Exercise brief:
Gather each line of the records below that contains the word "airplane". Case counts.

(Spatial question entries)
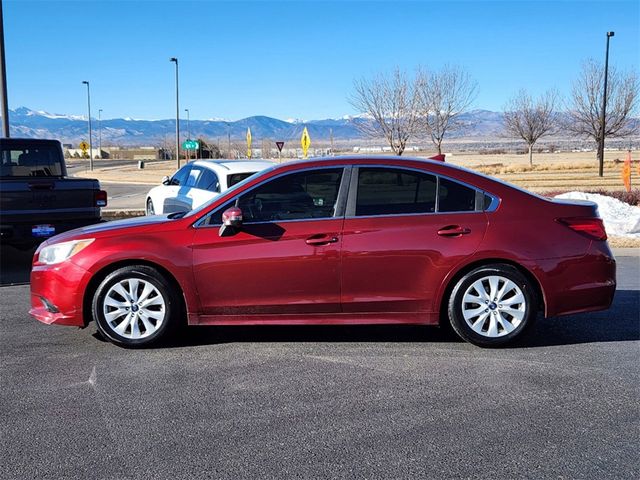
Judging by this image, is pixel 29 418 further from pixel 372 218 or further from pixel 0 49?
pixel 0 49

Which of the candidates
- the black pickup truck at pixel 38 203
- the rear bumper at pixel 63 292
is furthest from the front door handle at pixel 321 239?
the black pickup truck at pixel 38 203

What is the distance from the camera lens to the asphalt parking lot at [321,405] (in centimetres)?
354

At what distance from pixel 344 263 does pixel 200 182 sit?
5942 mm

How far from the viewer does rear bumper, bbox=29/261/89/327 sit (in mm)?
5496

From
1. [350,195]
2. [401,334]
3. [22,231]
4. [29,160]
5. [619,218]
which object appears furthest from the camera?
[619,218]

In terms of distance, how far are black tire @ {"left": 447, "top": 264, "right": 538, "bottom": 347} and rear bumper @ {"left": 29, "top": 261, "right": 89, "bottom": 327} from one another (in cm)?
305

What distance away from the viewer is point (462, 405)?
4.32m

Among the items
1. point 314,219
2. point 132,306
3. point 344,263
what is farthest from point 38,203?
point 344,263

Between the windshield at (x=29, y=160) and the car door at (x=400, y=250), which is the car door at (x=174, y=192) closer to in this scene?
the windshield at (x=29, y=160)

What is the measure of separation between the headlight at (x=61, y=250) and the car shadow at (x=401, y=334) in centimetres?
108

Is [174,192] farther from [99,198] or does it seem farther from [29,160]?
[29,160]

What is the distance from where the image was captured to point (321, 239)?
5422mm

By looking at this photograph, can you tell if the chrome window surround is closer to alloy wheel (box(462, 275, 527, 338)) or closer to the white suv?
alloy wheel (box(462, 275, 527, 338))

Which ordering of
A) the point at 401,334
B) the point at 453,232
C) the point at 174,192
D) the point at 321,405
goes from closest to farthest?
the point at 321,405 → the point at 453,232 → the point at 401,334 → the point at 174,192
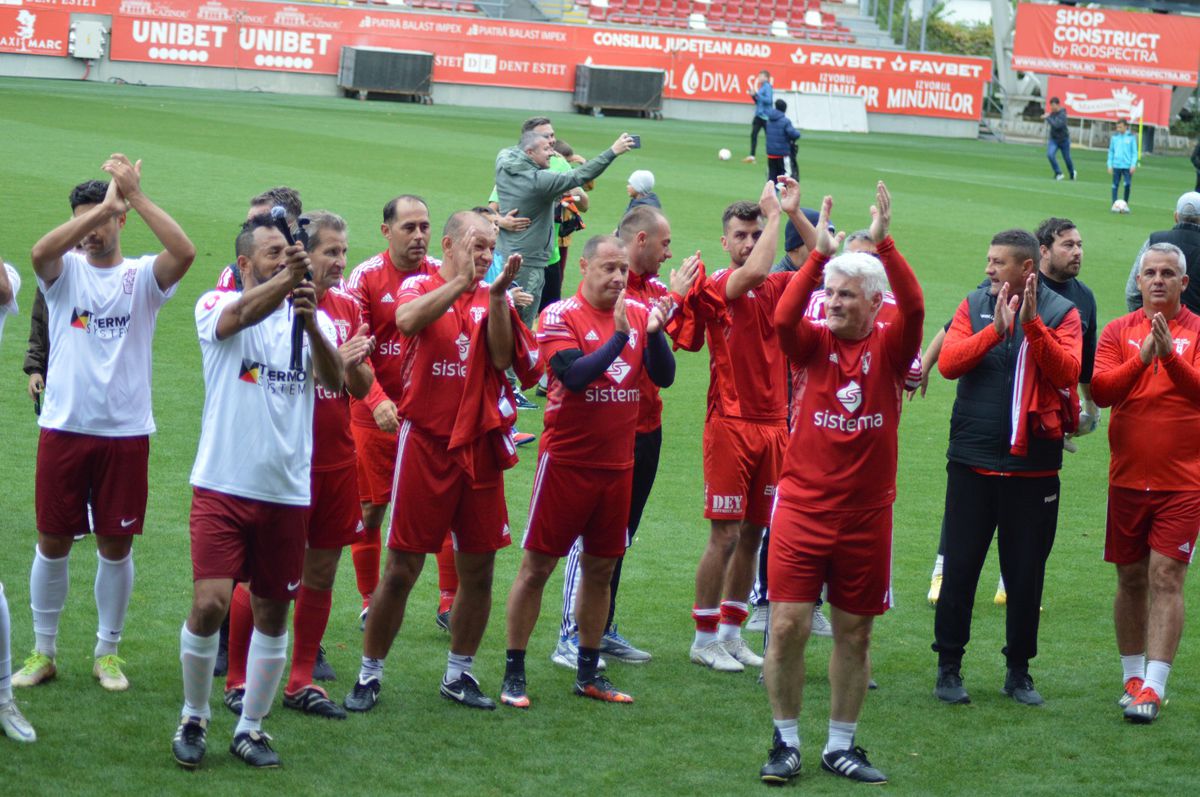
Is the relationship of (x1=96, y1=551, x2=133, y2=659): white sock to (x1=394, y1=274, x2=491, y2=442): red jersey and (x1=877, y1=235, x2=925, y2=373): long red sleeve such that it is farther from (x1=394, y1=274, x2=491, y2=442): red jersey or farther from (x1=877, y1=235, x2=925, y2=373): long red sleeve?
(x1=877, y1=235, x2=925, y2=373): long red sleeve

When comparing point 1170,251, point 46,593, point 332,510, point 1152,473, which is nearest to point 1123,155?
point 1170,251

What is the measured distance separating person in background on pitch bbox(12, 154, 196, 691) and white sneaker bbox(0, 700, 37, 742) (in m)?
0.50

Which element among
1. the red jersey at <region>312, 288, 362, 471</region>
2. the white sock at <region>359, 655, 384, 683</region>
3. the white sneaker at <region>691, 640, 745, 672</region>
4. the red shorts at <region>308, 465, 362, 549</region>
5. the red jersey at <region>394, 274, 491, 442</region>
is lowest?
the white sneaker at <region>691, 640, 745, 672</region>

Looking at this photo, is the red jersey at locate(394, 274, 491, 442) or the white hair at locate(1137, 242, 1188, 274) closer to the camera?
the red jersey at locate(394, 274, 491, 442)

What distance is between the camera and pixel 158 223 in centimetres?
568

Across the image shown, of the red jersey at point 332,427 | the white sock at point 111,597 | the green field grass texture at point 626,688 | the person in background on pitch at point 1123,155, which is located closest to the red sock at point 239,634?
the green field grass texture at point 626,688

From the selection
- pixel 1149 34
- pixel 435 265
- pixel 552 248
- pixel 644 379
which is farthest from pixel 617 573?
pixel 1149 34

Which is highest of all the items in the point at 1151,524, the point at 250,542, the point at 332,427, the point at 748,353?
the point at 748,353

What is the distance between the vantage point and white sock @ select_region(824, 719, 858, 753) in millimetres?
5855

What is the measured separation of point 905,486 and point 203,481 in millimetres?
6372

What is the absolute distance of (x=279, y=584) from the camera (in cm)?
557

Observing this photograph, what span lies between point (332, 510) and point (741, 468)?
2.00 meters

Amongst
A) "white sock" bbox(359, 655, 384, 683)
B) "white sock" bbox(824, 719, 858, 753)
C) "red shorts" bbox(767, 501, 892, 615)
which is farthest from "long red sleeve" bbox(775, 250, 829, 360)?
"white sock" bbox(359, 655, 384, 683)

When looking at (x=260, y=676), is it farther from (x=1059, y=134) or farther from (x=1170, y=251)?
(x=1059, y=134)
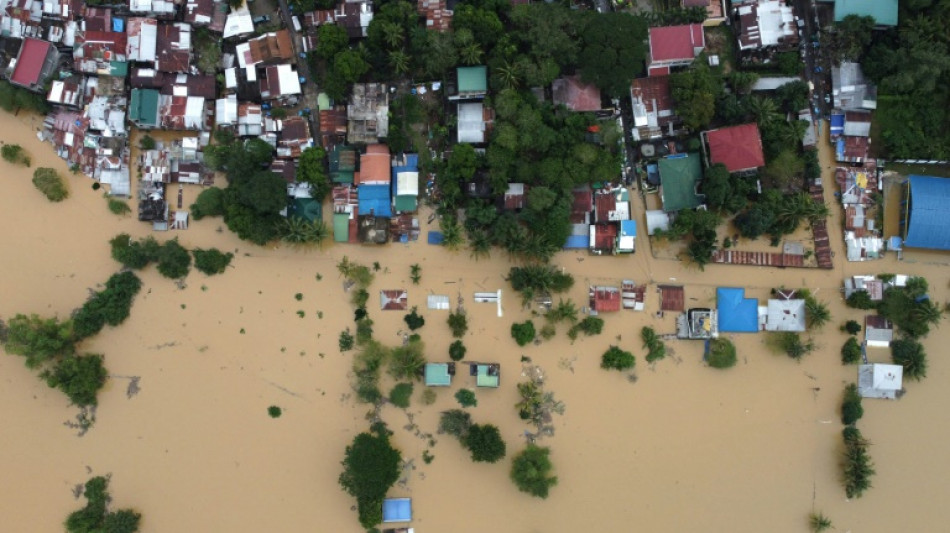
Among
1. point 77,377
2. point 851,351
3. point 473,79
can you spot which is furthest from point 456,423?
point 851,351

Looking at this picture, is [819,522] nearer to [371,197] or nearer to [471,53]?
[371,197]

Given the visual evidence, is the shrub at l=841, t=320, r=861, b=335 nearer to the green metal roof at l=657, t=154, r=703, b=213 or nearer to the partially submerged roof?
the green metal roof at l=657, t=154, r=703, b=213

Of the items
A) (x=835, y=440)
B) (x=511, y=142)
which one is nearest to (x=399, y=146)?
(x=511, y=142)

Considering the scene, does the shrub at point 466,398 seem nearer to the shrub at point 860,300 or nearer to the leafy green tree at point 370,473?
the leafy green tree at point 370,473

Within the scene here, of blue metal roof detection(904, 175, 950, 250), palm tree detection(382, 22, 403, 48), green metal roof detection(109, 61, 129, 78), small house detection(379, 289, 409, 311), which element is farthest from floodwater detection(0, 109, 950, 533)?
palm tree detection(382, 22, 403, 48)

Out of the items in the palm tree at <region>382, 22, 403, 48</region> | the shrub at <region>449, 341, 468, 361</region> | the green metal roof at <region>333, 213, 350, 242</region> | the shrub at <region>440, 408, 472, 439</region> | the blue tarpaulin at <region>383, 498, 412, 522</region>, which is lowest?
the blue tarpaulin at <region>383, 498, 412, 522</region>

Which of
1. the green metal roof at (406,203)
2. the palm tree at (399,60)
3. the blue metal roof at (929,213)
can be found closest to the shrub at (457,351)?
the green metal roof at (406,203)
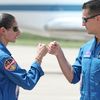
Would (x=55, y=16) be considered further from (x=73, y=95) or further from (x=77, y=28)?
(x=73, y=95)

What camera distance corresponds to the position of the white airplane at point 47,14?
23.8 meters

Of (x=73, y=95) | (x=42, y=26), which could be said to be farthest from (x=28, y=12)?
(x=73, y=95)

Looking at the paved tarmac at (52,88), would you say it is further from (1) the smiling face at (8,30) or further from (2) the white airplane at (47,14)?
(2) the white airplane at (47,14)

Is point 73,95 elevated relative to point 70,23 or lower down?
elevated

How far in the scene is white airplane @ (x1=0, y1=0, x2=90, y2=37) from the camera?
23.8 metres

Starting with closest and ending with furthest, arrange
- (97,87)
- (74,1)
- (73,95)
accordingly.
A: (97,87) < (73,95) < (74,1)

* * *

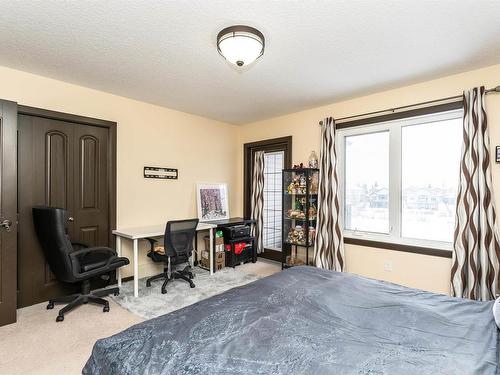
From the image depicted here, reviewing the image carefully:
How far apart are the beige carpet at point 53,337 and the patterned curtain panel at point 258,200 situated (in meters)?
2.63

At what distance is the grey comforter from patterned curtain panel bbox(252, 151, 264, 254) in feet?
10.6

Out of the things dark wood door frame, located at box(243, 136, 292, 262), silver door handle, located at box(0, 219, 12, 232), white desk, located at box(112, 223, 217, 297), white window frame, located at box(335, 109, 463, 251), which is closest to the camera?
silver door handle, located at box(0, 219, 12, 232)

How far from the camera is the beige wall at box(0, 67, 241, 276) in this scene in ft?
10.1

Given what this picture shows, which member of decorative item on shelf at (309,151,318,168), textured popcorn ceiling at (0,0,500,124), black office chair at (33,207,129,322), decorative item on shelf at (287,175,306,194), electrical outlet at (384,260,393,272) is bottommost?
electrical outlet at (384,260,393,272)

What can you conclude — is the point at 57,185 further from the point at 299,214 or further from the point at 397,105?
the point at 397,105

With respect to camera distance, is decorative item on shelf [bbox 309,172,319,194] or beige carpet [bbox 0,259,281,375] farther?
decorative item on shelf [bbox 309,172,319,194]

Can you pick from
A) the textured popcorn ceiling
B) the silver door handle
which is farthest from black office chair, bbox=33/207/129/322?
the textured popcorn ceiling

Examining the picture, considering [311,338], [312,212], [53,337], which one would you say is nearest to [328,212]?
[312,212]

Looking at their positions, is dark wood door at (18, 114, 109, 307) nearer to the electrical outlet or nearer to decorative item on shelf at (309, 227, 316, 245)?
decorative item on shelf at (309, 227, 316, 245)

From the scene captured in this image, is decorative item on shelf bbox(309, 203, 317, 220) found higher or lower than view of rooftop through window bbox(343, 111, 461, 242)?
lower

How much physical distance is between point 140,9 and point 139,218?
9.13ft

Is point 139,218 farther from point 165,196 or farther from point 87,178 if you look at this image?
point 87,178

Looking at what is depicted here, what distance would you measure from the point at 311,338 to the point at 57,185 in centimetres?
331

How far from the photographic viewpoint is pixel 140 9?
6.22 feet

Exercise answer:
What camera distance corresponds to the position of the white airplane at point 47,14?
Looking at the paved tarmac at (52,88), would you say it is further from (1) the smiling face at (8,30) or further from (2) the white airplane at (47,14)?
(2) the white airplane at (47,14)
How far in the scene is white airplane @ (x1=0, y1=0, x2=90, y2=37) from the camera?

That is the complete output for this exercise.